Вместо того, чтобы спать дома, пятеро студентов спали на столах. Поздняя осень второго курса. Лишь только Таня не спала: она сидела рядом с Мишей и на время лекции перестала дышать. Вдобавок к этому Танины глаза стали совершенно круглыми, что, как с удивлением обнаружил Миша, выглядело жутко неестественно. Да просто – жутко.
– Ты чего? – спросил Миша, толкнув Таню в бок, – Жука проглотила?
Таня не ответила. Миша задумался.
– Хорошо, что эта байда всего на месяц, – сказал он и внимательно посмотрел на Таню.
– Сам ты байда! – оскорбленно ответила Таня и посмотрела на него своими круглыми глазами, – Мне очень интересно.
«Вы, конечно, знаете, что словом можно исцелить и можно убить», – говорил препод гнусавым голосом. Миша фыркнул: вот ради этих прописных истин он сюда притащился. Больше не придет. С такими преподами он сам может лекции читать. Вот Таня не дышит – пусть она и ходит.
Потом, спустя, может, пару недель, Миша наблюдал, как Таня, встретив сонного воробья в коридоре, нарочно уронила тетрадку ему под ноги.

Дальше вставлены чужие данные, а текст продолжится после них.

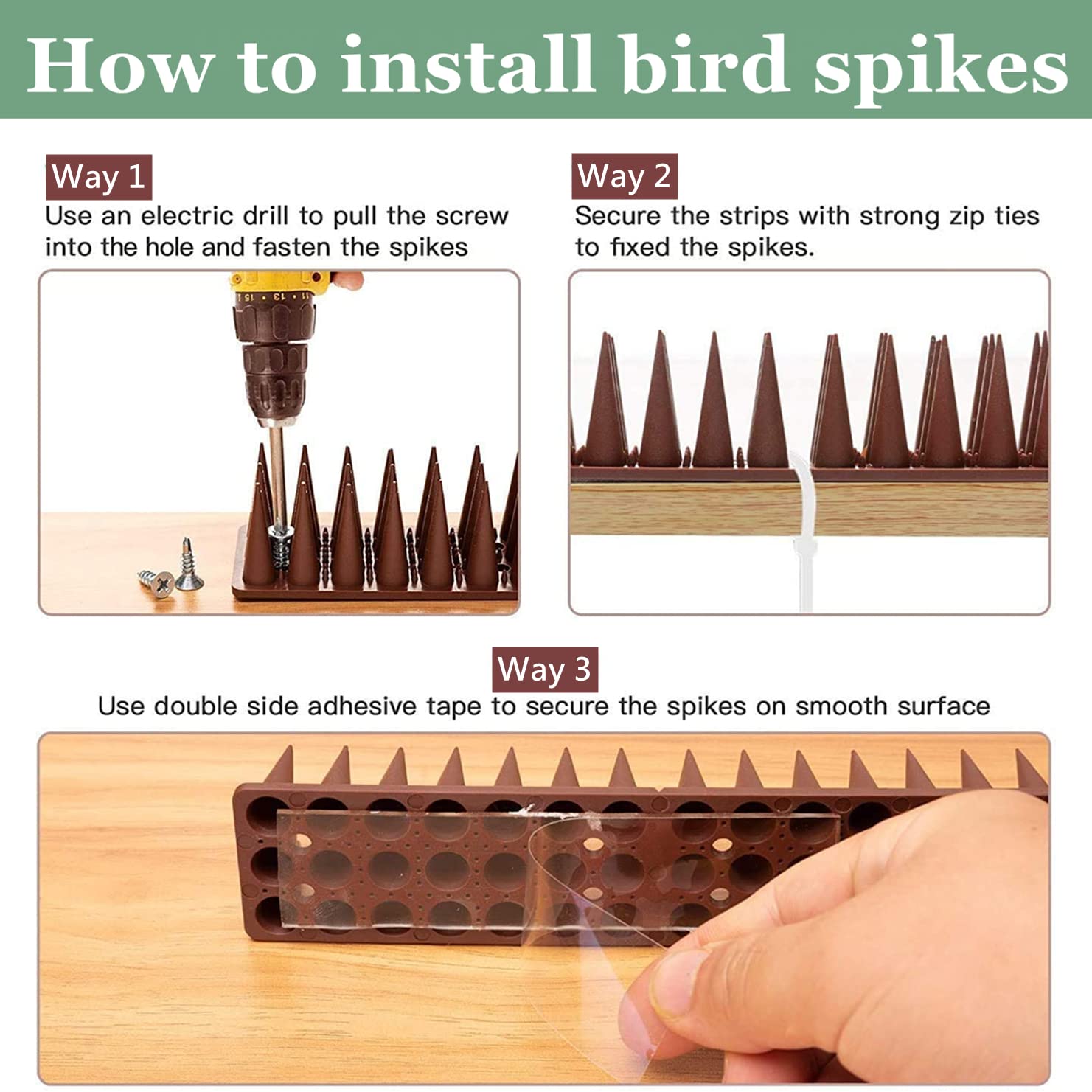 How to install bird spikes

Way 1
Use an electric drill to pull the screw into the hole and fasten the spikes

Way 2
Secure the strips with strong zip ties to fixed the spikes.

Way 3
Use double side adhesive tape to secure the spikes on smooth surface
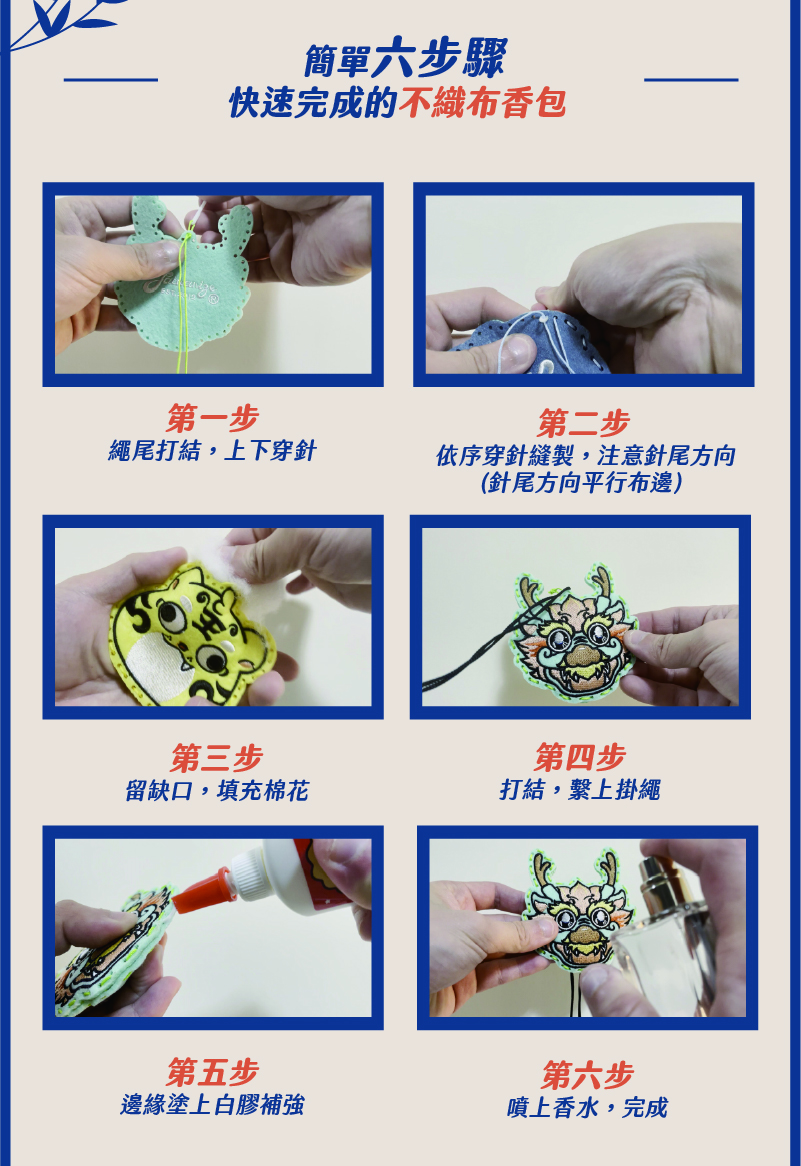 簡單六步驟
快速完成的不織布香包

第一步
繩尾打結，上下穿針

第二步
依序穿針縫製，注意針尾方向
(針尾方向平行布邊)

第三步
留缺口，填充棉花

第四步
打結，繫上掛繩

第五步
邊緣塗上白膠補強

第六步
噴上香水，完成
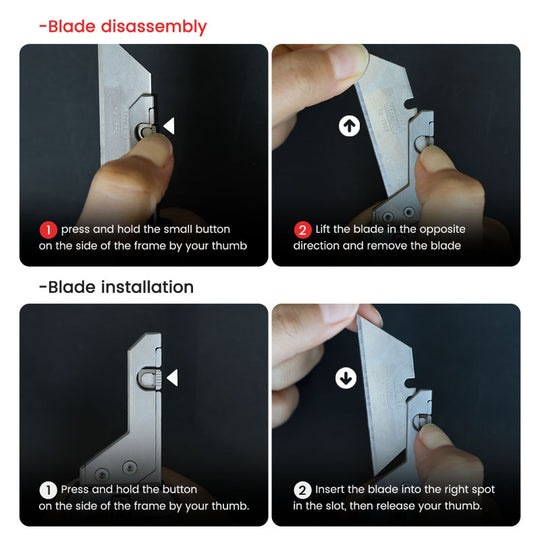 -Blade disassembly

1 press and hold the small button on the side of the frame by your thumb

2 Lift the blade in the opposite direction and remove the blade

-Blade installation

1 Press and hold the button on the side of the frame by your thumb.

2 Insert the blade into the right spot in the slot, then release your thumb.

Детский сад: оба кинулись поднимать, столкнулись лбами, Танька засмеялась каким-то диким смехом, препод смутился. Ну просто детский сад.
В дни, когда была эта риторика, Таня приходила вся накрашенная, пахнущая сладкими духами, и нервная. Очень быстро Таня совсем изменилась: перестала бешено краситься, зато придумала себе новую причёску – убрала волосы в тугую кичку и открыла лоб, изображая невесть кого. Причем, в исполнении Тани открытый лоб выглядел просто бесстыдно, почти непристойно.
Конец осени и почти всю зиму Таня приставала к Мише с просьбами «принести че-нибудь почитать», натурально глотала книжки, так что в итоге Миша перетаскал ей все свои домашние запасы и был вынужден выслушивать ее впечатления о прочитанном.
В то время Танька, хоть и бесила его, и дикий этот открытый лоб носила, и красной помадой рот красила, и каблуки на ней, как ходули, но была она словно подсвеченная изнутри.
– Ты что, тренируешься на мне? Репетируешь выступление? – спросил он однажды, раздраженный не столько Таниной глупой рецензией на «Сагу о Форсайтах», сколько ее интонациями – надменными и в то же время заискивающими. И, как обычно, попал в цель: Таня замолчала, захлюпала носом, убежала куда-то, два дня держала бойкот, а «Форсайтов» так и не вернула.
На зачёте Танька разливалась соловьем. После зачёта не ушла со всеми, а зачем-то осталась, сказав, что хочет попросить дополнительную литературу.
А вот к весне что-то там у нее опять изменилось. Она была по-прежнему суетлива и загадочна, по-прежнему крутилась возле кафедры, где работал этот товарищ, но благостность, которую замечал Миша раньше, стала как-то подзатухать. Сквозило в ней что-то настолько незнакомое, морозящее и печальное, что лучше было об этом вовсе не думать – лучше было шутить, глумиться и ерничать.
Короче, не надо было быть Шерлоком, чтобы протянуть ниточку от «а» к «б», от «Т.» к «О. О.».
Сейчас все обещанные пароли-явки, почтовый адрес, телефон и состав семьи «О. О.», который оказался не старым, а просто потрёпанным и лысым мужиком, лежали на Мишином столе. Они с Денисом встречаются через два часа у станции метро «Обводный канал» и идут на мужскую встречу с «О. О.». Вообще-то его звали иначе, но Миша решил, что такие инициалы больше подходят преподавателю риторики.
Ланка велела узнать «всё» – отличная инструкция. Особенно для Миши и Дениса, которые никогда не ходили на мужские встречи и вообще никогда не ходили в гости без приглашения.
Миша взял на себя пароли-явки, а Денис обещал подготовить текст: здрасте, мы такие-то, пришли потому-то, ну и дальше все очень по-мужски.